In order for such initiatives to be successful, mental health needs to be an integral part of the strategy. Bishop elaborates: “Other research, some funded by the Commonwealth Fund, demonstrates that all else equal, patients with a medical condition will have higher costs if they also have a mental health condition.”
This can be attributed to factors like lower likelihood of people with mental illness to take their medications for medical conditions, or to follow their doctors’ treatment plans like they are supposed to, a study reports.
“We know that mental health care is not always at the top of the agenda for patients with other chronic diseases,” Bishop said. “We also know that better treatment of mental health conditions can assist patients to benefit from treatments for their medical conditions and can reduce the costs of care. It follows that if organizations are willing to make an investment in mental health treatment, they might be able to recoup some of that investment in a bundled payment system.”
A study at the Massachusetts General Hospital was a perfect example. It showed reduced costs and improved outcomes, such as improved overall function and health, decreased admissions, and decreased cost, in some of the sickest, costliest, and most vulnerable patients covered under Medicare.
"The success of that project was in large part due to “care” rather than “treatment”--especially care management and psychosocial and behavioral health care," said Dr. Jerry Rosenbaum, Psychiatrist-in-Chief at the Massachusetts General Hospital and Stanley Cobb Professor of Psychiatry, Harvard Medical School.

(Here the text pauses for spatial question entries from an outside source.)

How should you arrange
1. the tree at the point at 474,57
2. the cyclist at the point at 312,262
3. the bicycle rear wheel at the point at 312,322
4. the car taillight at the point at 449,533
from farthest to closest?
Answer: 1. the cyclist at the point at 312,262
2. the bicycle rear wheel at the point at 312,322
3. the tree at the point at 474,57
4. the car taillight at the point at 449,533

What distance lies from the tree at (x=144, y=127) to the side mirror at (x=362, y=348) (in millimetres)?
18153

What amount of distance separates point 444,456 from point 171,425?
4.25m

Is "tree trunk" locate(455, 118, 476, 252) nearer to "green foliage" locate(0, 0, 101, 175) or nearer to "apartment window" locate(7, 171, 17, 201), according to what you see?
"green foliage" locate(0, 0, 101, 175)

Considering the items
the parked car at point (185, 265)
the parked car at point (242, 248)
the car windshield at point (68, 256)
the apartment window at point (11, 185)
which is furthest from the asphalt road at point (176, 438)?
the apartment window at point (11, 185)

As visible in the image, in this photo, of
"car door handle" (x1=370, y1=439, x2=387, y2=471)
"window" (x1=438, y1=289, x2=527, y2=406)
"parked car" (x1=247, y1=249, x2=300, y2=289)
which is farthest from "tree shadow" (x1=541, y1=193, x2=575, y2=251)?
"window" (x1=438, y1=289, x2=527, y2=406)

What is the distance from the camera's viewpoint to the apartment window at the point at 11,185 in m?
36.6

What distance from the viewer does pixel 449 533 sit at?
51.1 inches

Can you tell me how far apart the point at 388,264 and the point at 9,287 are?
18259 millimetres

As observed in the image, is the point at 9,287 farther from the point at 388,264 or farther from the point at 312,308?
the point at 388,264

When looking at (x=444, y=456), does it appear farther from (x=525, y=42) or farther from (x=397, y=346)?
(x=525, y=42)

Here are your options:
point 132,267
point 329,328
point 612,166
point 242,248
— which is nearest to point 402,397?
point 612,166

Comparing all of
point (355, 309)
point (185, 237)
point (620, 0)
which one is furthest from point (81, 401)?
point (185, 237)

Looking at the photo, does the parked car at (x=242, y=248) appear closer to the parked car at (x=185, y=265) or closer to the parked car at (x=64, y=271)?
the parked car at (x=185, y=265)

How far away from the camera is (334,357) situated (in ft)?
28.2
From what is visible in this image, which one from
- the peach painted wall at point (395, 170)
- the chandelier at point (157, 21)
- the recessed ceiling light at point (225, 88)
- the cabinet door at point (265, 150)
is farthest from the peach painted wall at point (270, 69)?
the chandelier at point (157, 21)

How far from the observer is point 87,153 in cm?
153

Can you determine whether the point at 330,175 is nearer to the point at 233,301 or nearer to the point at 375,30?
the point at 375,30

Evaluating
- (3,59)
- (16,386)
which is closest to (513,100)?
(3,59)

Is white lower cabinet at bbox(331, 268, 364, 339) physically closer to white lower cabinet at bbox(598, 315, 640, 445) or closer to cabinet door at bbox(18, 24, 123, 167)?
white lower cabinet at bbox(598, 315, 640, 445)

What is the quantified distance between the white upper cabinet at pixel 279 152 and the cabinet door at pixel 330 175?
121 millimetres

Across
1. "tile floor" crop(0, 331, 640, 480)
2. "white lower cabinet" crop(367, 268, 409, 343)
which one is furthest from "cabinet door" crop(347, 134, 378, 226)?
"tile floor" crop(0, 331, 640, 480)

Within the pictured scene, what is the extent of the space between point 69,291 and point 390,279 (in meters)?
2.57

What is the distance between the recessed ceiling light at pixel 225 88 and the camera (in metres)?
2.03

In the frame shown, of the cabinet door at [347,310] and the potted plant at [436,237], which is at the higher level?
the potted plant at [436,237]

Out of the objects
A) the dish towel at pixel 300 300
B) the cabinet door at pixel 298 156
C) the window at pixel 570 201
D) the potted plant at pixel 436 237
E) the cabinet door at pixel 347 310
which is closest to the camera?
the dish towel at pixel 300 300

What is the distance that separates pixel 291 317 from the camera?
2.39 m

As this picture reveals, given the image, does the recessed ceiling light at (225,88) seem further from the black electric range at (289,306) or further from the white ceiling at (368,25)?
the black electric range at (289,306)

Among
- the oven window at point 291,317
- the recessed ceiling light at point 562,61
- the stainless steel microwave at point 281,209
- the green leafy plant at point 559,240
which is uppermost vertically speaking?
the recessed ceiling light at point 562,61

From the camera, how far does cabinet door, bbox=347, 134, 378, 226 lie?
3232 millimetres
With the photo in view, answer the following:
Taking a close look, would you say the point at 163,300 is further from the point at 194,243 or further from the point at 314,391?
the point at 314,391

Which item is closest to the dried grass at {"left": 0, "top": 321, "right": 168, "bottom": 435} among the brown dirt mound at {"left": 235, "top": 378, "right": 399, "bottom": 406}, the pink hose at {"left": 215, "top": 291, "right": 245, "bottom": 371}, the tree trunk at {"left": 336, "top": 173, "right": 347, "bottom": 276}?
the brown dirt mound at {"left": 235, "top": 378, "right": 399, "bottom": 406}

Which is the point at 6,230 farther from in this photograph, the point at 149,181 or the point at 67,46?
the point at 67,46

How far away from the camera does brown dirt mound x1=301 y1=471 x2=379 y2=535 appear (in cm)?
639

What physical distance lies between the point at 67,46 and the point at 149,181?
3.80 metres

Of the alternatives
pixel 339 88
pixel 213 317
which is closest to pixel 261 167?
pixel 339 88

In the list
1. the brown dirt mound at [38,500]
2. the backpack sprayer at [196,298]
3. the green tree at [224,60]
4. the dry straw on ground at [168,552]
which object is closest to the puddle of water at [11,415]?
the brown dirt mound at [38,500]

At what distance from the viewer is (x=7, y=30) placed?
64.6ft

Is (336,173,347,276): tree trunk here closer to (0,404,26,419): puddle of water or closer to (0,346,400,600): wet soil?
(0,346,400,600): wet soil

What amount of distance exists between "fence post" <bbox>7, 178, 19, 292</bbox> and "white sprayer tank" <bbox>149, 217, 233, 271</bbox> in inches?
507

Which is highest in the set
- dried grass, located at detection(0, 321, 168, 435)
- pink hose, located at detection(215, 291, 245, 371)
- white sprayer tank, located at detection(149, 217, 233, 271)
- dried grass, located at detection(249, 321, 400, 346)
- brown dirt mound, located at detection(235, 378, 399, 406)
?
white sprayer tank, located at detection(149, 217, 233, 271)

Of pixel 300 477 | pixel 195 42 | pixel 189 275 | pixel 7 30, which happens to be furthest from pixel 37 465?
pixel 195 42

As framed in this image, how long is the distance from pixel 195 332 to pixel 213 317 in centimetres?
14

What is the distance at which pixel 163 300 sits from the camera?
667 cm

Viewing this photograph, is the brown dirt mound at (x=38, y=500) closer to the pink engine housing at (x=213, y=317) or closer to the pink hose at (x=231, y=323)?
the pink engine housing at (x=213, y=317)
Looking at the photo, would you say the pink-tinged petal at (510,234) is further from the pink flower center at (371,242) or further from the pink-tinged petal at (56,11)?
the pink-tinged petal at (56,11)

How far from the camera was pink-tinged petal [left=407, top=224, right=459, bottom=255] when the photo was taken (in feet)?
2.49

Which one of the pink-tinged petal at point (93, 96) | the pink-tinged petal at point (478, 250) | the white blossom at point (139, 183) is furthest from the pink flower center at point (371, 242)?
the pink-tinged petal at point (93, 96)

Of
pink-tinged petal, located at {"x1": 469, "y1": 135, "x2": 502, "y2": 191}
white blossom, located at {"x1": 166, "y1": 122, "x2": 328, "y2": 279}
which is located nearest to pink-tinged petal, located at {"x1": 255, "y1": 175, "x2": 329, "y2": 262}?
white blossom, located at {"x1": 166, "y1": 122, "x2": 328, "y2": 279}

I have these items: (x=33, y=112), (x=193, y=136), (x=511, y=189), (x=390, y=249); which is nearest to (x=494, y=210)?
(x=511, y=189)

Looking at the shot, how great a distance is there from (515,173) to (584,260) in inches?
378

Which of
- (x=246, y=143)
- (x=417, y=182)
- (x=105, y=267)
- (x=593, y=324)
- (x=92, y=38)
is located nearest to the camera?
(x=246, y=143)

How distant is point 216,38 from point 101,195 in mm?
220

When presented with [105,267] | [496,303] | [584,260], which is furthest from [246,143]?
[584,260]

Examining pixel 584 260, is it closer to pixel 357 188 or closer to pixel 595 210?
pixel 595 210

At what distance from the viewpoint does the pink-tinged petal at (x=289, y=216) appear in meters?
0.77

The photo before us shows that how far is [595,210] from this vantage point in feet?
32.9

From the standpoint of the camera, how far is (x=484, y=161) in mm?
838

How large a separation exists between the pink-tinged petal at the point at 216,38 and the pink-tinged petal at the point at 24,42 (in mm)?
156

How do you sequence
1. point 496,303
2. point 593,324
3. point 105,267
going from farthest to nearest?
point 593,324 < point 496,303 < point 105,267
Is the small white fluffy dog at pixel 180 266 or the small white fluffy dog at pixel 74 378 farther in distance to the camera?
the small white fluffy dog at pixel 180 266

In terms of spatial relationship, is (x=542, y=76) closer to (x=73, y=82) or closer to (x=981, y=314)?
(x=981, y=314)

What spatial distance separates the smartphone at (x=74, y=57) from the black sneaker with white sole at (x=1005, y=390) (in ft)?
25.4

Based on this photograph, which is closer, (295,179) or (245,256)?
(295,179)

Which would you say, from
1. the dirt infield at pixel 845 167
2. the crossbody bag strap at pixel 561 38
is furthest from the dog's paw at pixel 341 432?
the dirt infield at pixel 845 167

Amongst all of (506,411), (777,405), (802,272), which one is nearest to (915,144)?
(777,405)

Hospitals and major payers like Medicare have started defining what “value” means in the medical world. Yet, mental health outcomes have not yet made their way into the definition. If hospital systems were incentivized to pay attention to mental health outcomes the same way they pay attention to medical outcomes, the improvement in medical health would go hand-in-hand, and everyone across the country would see and feel the difference.
Incorporating mental health approaches doesn’t have to be difficult. It can be as easy as starting to implement depression screening as part of the standard of care for people with medical illness. Or, it could mean simply making that extra effort to “care” about patients as people by talking about what gets in the way of their treatment and adding personalized case management, as Dr. Rosenbaum had suggested. He added, "Traditionally those services are easy to overlook but make all the difference in patient outcome.”
Neha Chaudhary, M.D. is a child psychiatrist at the Massachusetts General Hospital/Harvard Medical School and co-founder of Stanford Brainstorm. She is currently working with the ABC News Medical Unit.